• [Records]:
+ + +

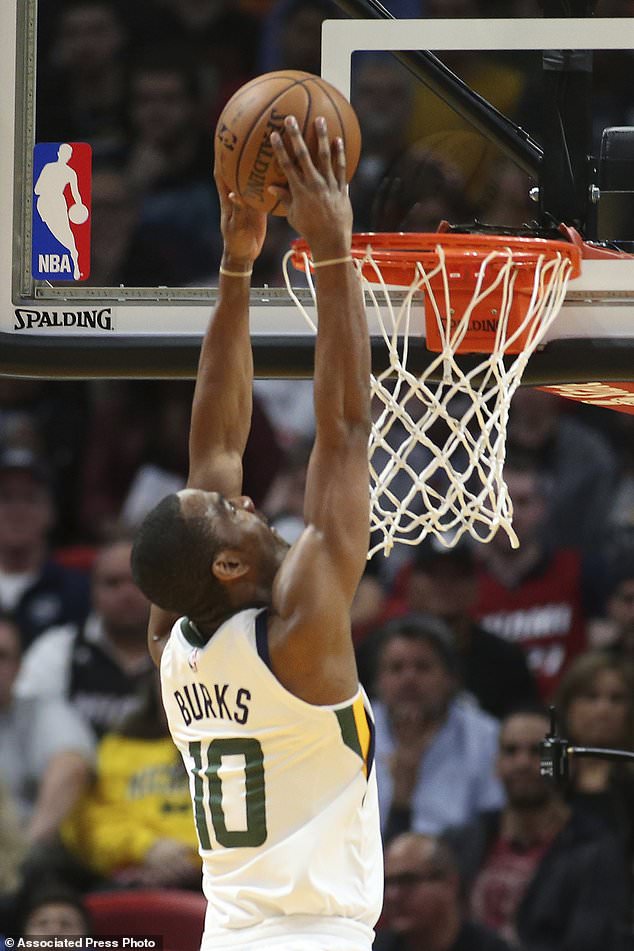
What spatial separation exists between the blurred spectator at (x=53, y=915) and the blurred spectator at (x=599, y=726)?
5.37 ft

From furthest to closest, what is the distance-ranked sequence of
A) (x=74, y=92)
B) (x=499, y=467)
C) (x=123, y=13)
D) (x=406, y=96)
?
1. (x=123, y=13)
2. (x=74, y=92)
3. (x=406, y=96)
4. (x=499, y=467)

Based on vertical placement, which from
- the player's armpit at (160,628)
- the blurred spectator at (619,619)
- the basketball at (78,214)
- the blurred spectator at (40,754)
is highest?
the basketball at (78,214)

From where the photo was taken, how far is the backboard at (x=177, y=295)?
3.23 m

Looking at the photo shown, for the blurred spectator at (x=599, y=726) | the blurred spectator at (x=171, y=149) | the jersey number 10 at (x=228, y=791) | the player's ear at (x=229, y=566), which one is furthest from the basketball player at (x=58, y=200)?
the blurred spectator at (x=599, y=726)

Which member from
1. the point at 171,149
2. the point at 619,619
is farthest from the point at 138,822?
the point at 171,149

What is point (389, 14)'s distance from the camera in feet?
11.4

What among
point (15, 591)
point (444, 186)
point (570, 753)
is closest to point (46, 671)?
point (15, 591)

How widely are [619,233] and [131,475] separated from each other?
2.62 meters

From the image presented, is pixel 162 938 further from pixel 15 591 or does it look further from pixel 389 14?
pixel 389 14

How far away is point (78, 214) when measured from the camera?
3500 mm

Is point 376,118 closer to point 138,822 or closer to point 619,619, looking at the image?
point 619,619

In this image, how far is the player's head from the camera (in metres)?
2.29

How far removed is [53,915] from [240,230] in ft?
9.33
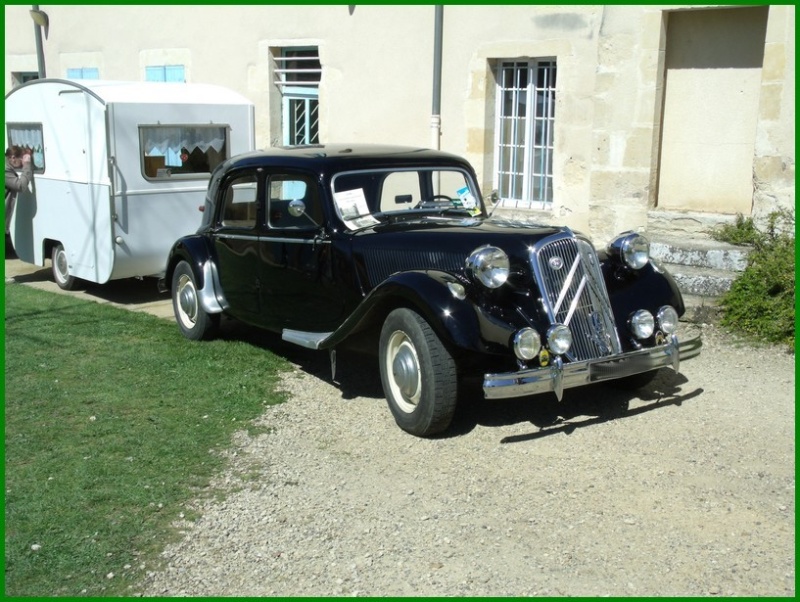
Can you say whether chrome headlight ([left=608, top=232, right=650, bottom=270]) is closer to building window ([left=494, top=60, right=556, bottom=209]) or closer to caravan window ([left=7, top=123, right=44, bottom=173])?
building window ([left=494, top=60, right=556, bottom=209])

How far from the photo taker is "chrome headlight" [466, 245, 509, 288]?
15.3 ft

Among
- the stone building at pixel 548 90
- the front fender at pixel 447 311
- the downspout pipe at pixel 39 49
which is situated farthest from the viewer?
the downspout pipe at pixel 39 49

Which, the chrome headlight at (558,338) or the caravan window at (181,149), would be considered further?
the caravan window at (181,149)

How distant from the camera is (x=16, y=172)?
9.48 metres

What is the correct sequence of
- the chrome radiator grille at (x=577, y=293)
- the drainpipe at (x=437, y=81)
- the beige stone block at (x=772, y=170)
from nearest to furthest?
the chrome radiator grille at (x=577, y=293)
the beige stone block at (x=772, y=170)
the drainpipe at (x=437, y=81)

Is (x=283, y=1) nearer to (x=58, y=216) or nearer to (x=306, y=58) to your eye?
(x=306, y=58)

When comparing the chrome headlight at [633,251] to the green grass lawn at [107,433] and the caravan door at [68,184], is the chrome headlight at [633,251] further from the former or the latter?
the caravan door at [68,184]

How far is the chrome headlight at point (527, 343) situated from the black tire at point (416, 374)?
37cm

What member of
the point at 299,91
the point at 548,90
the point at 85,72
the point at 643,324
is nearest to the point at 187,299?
the point at 643,324

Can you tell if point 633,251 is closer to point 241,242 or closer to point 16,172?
point 241,242

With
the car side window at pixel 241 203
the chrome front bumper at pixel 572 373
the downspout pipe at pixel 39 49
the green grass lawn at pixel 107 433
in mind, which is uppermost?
the downspout pipe at pixel 39 49

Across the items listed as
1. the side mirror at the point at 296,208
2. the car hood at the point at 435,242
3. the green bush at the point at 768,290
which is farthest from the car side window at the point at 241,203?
the green bush at the point at 768,290

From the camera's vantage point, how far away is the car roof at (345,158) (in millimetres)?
5832

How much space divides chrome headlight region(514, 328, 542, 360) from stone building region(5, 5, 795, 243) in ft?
12.6
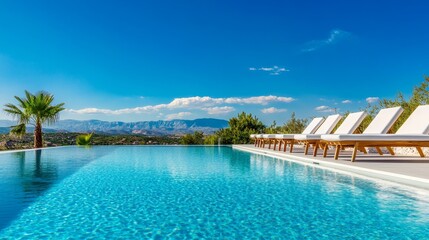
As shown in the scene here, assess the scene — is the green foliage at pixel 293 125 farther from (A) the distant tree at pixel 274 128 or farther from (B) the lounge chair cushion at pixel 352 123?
(B) the lounge chair cushion at pixel 352 123

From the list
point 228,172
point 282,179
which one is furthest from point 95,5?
point 282,179

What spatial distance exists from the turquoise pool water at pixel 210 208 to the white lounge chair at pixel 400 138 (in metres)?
1.53

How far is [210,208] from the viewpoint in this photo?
4.57m

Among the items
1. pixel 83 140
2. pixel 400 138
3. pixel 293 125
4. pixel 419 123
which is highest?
pixel 293 125

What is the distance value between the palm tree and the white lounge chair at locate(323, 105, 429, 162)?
14.5 metres

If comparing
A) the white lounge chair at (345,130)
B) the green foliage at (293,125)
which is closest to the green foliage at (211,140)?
the green foliage at (293,125)

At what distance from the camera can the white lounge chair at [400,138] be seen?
8430 mm

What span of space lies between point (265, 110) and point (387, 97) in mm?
19503

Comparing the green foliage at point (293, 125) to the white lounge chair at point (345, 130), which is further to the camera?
the green foliage at point (293, 125)

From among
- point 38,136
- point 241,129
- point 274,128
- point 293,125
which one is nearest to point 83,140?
point 38,136

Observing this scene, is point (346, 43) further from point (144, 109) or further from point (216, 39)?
point (144, 109)

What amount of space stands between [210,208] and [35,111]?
618 inches

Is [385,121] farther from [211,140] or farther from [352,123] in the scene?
[211,140]

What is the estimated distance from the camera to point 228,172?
838 cm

+ + +

• [TASK PROMPT]: Recast every line of the listing above as a numbered list, skipping the blank lines. Leave the pictures out.

• [TASK ANSWER]:
1. What spatial separation exists between the blurred spectator at (x=53, y=915) and the blurred spectator at (x=599, y=726)?
2. 5.37 ft
3. From furthest to closest, what is the distance-ranked sequence of
4. A) (x=74, y=92)
5. B) (x=499, y=467)
6. C) (x=123, y=13)
7. D) (x=406, y=96)
8. ?
9. 1. (x=123, y=13)
10. 2. (x=74, y=92)
11. 3. (x=406, y=96)
12. 4. (x=499, y=467)
13. Based on vertical placement, which from
14. - the player's armpit at (160,628)
15. - the blurred spectator at (619,619)
16. - the basketball at (78,214)
17. - the blurred spectator at (40,754)
18. is highest?
19. the basketball at (78,214)
20. From where the photo was taken, how far is the backboard at (x=177, y=295)?
21. 3.23 m
22. Looking at the photo shown, for the blurred spectator at (x=599, y=726) | the blurred spectator at (x=171, y=149) | the jersey number 10 at (x=228, y=791) | the player's ear at (x=229, y=566), which one is furthest from the basketball player at (x=58, y=200)?
23. the blurred spectator at (x=599, y=726)
24. Which member from
25. 1. the point at 171,149
26. 2. the point at 619,619
27. is farthest from the point at 138,822?
28. the point at 171,149
29. What is point (389, 14)'s distance from the camera in feet?
30. 11.4
31. What among
32. point (15, 591)
33. point (444, 186)
34. point (570, 753)
35. is closest to point (46, 671)?
36. point (15, 591)
37. How widely are [619,233] and [131,475] separated from each other?
38. 2.62 meters
39. From the image presented, is pixel 162 938 further from pixel 15 591 or does it look further from pixel 389 14?
40. pixel 389 14
41. How far away is point (78, 214) when measured from the camera?
42. 3500 mm
43. Is point 376,118 closer to point 138,822 or closer to point 619,619, looking at the image?
44. point 619,619
45. In this image, how far is the player's head from the camera (in metres)?
46. 2.29
47. How far removed is [53,915] from [240,230] in ft?
48. 9.33
49. Can you say whether chrome headlight ([left=608, top=232, right=650, bottom=270]) is closer to building window ([left=494, top=60, right=556, bottom=209]) or closer to caravan window ([left=7, top=123, right=44, bottom=173])?
50. building window ([left=494, top=60, right=556, bottom=209])
51. How far from the photo taker is "chrome headlight" [466, 245, 509, 288]?
52. 15.3 ft
53. Among
54. - the stone building at pixel 548 90
55. - the front fender at pixel 447 311
56. - the downspout pipe at pixel 39 49
57. which is situated farthest from the viewer?
58. the downspout pipe at pixel 39 49
59. Which, the chrome headlight at (558,338) or the caravan window at (181,149), would be considered further?
60. the caravan window at (181,149)
61. How distant from the camera is (x=16, y=172)?
62. 9.48 metres
63. What is the correct sequence of
64. - the chrome radiator grille at (x=577, y=293)
65. - the drainpipe at (x=437, y=81)
66. - the beige stone block at (x=772, y=170)
67. from nearest to furthest?
68. the chrome radiator grille at (x=577, y=293)
69. the beige stone block at (x=772, y=170)
70. the drainpipe at (x=437, y=81)
71. Is (x=283, y=1) nearer to (x=58, y=216) or nearer to (x=306, y=58) to your eye?
72. (x=306, y=58)
73. When comparing the chrome headlight at [633,251] to the green grass lawn at [107,433] and the caravan door at [68,184], is the chrome headlight at [633,251] further from the former or the latter?
74. the caravan door at [68,184]
75. How far is the chrome headlight at point (527, 343) situated from the black tire at point (416, 374)?
76. 37cm
77. What member of
78. the point at 299,91
79. the point at 548,90
80. the point at 85,72
81. the point at 643,324
82. is nearest to the point at 187,299?
83. the point at 643,324
84. Can you tell if point 633,251 is closer to point 241,242 or closer to point 16,172?
85. point 241,242
86. With
87. the car side window at pixel 241 203
88. the chrome front bumper at pixel 572 373
89. the downspout pipe at pixel 39 49
90. the green grass lawn at pixel 107 433
91. in mind, which is uppermost?
92. the downspout pipe at pixel 39 49
93. Across the items listed as
94. 1. the side mirror at the point at 296,208
95. 2. the car hood at the point at 435,242
96. 3. the green bush at the point at 768,290
97. which is farthest from the car side window at the point at 241,203?
98. the green bush at the point at 768,290
99. From the camera's vantage point, how far away is the car roof at (345,158) (in millimetres)?
100. 5832
101. How much space divides chrome headlight region(514, 328, 542, 360) from stone building region(5, 5, 795, 243) in ft?
102. 12.6
103. As shown in the scene here, assess the scene — is the green foliage at pixel 293 125 farther from (A) the distant tree at pixel 274 128 or farther from (B) the lounge chair cushion at pixel 352 123?
104. (B) the lounge chair cushion at pixel 352 123
105. From the list
106. point 228,172
107. point 282,179
108. which one is furthest from point 95,5?
109. point 282,179
110. What spatial distance exists from the turquoise pool water at pixel 210 208 to the white lounge chair at pixel 400 138 (in metres)?
111. 1.53
112. How far is [210,208] from the viewpoint in this photo?
113. 4.57m
114. Among the items
115. 1. pixel 83 140
116. 2. pixel 400 138
117. 3. pixel 293 125
118. 4. pixel 419 123
119. which is highest?
120. pixel 293 125
121. What is the distance value between the palm tree and the white lounge chair at locate(323, 105, 429, 162)?
122. 14.5 metres
123. If comparing
124. A) the white lounge chair at (345,130)
125. B) the green foliage at (293,125)
126. which is closest to the green foliage at (211,140)?
127. the green foliage at (293,125)
128. At what distance from the camera can the white lounge chair at [400,138] be seen?
129. 8430 mm
130. What span of space lies between point (265, 110) and point (387, 97) in mm?
131. 19503
132. Comparing the green foliage at point (293, 125) to the white lounge chair at point (345, 130), which is further to the camera?
133. the green foliage at point (293, 125)
134. From among
135. - point 38,136
136. - point 241,129
137. - point 274,128
138. - point 293,125
139. which one is nearest to point 83,140?
140. point 38,136
141. Observing this scene, is point (346, 43) further from point (144, 109) or further from point (216, 39)?
142. point (144, 109)
143. What amount of space stands between [210,208] and [35,111]?
144. 618 inches
145. Is [385,121] farther from [211,140] or farther from [352,123] in the scene?
146. [211,140]
147. What is the estimated distance from the camera to point 228,172?
148. 838 cm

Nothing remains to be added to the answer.